* _WRITTEN PROBLEM_: List each line in the listing below that contains the string "farthest", matching case exactly.

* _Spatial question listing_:

++++++

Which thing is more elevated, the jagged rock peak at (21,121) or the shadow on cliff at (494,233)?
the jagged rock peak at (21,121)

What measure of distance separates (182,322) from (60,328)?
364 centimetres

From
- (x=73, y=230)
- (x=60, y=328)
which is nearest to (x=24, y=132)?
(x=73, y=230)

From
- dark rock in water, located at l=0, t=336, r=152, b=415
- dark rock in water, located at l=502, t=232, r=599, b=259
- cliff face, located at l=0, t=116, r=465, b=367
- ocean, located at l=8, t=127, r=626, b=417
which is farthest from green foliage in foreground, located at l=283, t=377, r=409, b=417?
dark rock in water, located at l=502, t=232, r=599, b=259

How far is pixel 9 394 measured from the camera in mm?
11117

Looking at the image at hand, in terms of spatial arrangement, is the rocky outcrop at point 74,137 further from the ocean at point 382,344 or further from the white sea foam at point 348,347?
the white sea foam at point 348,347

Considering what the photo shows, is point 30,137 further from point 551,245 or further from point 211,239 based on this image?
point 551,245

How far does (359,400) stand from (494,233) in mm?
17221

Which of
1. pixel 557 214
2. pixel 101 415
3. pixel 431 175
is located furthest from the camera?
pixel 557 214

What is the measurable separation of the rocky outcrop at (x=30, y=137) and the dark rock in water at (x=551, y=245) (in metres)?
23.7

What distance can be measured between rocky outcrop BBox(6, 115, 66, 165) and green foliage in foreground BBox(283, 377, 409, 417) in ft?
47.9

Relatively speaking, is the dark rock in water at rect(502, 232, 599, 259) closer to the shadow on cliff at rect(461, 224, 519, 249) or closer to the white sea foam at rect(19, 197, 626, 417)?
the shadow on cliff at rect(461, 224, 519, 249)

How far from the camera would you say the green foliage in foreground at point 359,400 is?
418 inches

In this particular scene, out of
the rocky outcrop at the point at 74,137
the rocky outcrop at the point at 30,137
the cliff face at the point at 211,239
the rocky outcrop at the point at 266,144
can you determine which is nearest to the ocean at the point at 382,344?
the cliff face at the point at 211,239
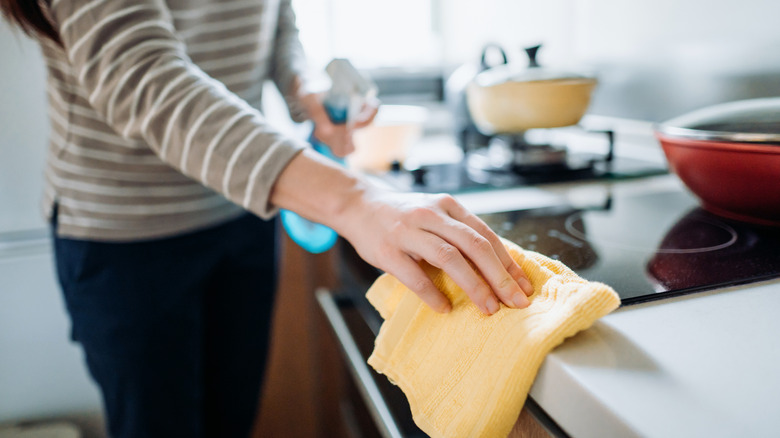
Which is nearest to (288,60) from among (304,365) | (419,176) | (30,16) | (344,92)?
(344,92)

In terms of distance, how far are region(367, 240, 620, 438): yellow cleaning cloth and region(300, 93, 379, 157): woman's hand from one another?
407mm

++++++

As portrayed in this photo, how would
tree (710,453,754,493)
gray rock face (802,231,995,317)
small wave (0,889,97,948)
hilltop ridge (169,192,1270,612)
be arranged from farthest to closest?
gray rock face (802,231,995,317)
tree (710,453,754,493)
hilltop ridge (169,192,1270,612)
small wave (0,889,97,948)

++++++

* _TASK SOLUTION_:
which is farthest from green foliage in foreground, located at l=283, t=377, r=409, b=417?
be arranged from farthest to closest?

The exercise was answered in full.